Houston Texans Owner Bob McNair raised eyebrows at an NFL meeting earlier this month, with an expression he made regarding anthem-protesting players, saying that we “can’t have the inmates running the prison.” McNair has since apologized for the remark.

McNair reportedly made his initial comment during an October 17 NFL owners meeting held at league headquarters in New York, ESPN reported.

The NFL owner made his comment after fellow Texan Jerry Jones, owner of the Dallas Cowboys, said that the anthem protest was killing TV ratings and hurting the NFL’s bottom line.

“See, Jones gets it — 96 percent of Americans are for guys standing,” McNair reportedly said. “We can’t have the inmates running the prison.”

However, Executive Vice President of football Operations, Troy Vincent, bristled at the analogy. According to TMZ, “Vincent reportedly told McNair that he had been called all sorts of terrible slurs during his NFL career — inlcuding the N-word — but never felt like an “inmate.”

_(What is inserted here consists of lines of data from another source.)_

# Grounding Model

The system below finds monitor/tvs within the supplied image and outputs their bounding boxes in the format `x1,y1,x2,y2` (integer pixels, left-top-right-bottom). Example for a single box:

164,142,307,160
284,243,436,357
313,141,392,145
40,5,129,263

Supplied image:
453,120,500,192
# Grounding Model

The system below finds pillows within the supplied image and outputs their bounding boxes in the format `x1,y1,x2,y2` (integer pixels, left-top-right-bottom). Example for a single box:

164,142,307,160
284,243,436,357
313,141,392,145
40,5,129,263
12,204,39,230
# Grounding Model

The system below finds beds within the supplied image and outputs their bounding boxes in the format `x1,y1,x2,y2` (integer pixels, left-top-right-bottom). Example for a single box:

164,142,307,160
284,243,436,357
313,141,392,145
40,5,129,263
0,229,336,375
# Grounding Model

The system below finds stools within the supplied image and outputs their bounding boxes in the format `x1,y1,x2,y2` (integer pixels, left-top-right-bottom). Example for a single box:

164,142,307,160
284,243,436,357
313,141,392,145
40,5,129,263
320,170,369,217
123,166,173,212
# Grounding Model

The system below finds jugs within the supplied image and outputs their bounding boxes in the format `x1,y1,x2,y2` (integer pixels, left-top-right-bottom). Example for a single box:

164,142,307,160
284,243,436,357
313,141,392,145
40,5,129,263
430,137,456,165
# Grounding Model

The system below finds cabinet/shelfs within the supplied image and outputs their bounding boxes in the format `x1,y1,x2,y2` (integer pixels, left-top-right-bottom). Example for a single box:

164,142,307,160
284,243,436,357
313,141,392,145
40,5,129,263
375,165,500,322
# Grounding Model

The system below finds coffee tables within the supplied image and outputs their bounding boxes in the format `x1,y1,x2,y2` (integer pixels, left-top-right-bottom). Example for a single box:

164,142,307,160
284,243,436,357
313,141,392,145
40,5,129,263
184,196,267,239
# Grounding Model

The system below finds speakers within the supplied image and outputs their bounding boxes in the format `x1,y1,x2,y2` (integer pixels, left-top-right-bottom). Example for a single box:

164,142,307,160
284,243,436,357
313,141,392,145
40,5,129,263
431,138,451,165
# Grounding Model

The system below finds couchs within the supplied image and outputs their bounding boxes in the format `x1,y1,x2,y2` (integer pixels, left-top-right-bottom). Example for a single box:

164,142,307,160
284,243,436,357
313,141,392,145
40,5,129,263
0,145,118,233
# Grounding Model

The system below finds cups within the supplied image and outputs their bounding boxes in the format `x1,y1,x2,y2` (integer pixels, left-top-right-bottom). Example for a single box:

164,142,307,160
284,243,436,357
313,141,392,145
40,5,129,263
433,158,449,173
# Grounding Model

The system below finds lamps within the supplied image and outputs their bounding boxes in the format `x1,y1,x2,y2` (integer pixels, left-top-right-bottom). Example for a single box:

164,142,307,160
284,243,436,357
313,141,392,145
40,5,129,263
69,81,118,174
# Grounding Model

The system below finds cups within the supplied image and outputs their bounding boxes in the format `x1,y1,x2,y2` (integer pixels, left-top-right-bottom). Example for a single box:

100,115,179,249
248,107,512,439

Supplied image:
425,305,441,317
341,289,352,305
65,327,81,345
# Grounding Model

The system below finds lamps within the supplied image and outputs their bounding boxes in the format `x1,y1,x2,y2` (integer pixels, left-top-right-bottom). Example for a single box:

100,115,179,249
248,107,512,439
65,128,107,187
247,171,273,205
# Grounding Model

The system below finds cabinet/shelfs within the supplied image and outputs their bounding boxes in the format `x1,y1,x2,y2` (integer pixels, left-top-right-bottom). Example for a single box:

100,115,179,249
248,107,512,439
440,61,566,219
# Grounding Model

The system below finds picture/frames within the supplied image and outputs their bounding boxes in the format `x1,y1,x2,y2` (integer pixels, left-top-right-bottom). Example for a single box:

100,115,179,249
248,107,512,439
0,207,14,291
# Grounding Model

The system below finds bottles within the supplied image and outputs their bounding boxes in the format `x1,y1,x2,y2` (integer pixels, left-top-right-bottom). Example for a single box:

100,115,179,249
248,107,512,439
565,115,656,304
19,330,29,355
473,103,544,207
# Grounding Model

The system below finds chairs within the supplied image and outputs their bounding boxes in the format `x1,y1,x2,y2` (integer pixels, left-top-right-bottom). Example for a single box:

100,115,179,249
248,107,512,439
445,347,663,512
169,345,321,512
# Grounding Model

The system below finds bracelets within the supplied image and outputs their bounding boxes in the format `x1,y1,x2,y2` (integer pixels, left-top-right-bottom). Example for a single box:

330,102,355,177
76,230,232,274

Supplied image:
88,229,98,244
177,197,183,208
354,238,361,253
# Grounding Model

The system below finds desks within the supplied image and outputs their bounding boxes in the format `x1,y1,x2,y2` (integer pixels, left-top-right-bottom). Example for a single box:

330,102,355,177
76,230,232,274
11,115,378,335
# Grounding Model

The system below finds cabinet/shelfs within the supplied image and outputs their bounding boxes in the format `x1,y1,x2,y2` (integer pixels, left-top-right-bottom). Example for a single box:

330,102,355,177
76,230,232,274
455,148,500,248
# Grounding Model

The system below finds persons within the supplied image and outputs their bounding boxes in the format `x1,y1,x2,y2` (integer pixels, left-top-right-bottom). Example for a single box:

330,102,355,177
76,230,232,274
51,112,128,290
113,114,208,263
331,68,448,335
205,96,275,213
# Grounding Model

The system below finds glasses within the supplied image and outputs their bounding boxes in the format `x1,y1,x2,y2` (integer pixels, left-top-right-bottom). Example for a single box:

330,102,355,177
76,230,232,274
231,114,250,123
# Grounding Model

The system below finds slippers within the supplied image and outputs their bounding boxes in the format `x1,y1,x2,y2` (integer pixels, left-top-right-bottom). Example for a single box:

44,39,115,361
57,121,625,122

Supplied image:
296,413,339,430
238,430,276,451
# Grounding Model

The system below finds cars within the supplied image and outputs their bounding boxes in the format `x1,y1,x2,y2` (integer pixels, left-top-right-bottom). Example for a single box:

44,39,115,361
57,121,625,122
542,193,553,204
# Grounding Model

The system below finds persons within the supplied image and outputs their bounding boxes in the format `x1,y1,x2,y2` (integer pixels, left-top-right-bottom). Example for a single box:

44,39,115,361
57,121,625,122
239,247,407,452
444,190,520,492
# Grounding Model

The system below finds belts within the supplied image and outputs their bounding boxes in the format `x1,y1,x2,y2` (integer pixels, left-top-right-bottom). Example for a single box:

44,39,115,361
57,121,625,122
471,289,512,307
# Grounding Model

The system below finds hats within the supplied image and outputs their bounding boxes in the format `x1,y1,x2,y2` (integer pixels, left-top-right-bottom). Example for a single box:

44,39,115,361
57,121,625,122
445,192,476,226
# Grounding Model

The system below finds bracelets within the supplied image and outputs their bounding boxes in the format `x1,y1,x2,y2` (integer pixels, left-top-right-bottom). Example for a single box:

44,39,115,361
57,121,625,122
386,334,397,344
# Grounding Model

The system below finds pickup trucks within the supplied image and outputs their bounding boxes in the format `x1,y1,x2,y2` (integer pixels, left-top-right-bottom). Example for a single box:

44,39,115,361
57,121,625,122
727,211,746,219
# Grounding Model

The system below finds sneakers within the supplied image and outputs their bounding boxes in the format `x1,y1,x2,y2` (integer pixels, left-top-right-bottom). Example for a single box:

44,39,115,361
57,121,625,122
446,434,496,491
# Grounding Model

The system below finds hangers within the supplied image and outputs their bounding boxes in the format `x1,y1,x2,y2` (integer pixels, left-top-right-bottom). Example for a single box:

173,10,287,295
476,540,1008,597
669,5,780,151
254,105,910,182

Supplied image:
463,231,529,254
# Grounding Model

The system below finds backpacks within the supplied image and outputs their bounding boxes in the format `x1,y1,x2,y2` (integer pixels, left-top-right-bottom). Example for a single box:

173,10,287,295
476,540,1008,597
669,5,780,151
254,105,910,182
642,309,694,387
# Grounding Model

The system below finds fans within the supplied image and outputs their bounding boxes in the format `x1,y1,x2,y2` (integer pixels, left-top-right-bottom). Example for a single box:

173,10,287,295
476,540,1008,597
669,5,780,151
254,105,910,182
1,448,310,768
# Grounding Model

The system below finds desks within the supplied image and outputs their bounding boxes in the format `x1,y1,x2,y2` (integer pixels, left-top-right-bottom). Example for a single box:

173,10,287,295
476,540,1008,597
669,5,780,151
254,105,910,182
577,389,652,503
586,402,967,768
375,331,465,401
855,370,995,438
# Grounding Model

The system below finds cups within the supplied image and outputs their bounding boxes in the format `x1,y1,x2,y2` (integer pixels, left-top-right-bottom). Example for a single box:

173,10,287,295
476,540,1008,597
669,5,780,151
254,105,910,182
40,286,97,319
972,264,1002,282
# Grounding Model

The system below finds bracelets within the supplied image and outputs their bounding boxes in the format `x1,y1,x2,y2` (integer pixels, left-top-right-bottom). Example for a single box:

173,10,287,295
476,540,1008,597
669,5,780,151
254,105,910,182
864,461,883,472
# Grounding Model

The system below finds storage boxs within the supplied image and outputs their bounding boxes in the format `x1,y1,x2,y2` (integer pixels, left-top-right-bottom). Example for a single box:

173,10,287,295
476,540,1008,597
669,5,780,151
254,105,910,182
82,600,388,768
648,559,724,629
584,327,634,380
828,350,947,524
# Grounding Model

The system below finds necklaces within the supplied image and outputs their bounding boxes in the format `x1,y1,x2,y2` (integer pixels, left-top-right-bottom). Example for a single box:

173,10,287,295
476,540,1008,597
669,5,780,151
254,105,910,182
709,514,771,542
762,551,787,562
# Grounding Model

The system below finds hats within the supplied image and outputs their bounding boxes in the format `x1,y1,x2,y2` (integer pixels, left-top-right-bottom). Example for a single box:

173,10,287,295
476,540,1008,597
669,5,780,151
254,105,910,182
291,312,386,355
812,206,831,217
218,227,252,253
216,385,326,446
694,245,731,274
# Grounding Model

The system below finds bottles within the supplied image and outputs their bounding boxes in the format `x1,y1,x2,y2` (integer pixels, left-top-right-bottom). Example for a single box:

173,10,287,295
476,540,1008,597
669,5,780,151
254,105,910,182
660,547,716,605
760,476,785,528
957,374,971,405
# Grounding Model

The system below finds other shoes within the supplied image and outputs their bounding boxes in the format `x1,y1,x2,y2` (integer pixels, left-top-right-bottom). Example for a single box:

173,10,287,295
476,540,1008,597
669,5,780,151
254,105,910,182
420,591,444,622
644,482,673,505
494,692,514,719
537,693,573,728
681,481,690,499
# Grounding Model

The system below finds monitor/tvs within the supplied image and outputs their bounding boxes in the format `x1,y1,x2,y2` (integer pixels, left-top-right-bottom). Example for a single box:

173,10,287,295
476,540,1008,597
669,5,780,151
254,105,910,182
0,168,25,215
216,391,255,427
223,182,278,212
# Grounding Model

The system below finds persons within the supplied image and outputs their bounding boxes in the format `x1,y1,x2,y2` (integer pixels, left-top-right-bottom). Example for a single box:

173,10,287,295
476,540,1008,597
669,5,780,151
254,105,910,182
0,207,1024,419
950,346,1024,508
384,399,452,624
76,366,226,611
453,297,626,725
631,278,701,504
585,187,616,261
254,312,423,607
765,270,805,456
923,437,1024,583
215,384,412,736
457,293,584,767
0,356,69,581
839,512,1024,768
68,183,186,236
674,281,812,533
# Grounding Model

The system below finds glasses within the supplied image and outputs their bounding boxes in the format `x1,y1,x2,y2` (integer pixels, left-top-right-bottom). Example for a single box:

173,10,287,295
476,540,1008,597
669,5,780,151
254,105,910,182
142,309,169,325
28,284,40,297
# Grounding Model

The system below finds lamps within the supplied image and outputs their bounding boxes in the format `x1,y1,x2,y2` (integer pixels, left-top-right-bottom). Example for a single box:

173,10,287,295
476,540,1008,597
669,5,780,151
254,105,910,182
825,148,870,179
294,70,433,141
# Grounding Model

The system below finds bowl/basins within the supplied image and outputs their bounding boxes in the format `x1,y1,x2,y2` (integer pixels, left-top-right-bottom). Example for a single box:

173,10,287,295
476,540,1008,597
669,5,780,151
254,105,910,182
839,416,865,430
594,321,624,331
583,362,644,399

ESPN wrote that McNair later approached Vincent and apologized, explaining that he was just using an old saying and didn’t mean to say that players were inmates.

After the ESPN story broke, McNair released a formal apology saying he regrets using the expression, according to TMZ Sports:

I regret that I used that expression. I never meant to offend anyone, and I was not referring to our players.

I used a figure of speech that was never intended to be taken literally.

I would never characterize our players or our league that way and I apologize to anyone who was offended by it.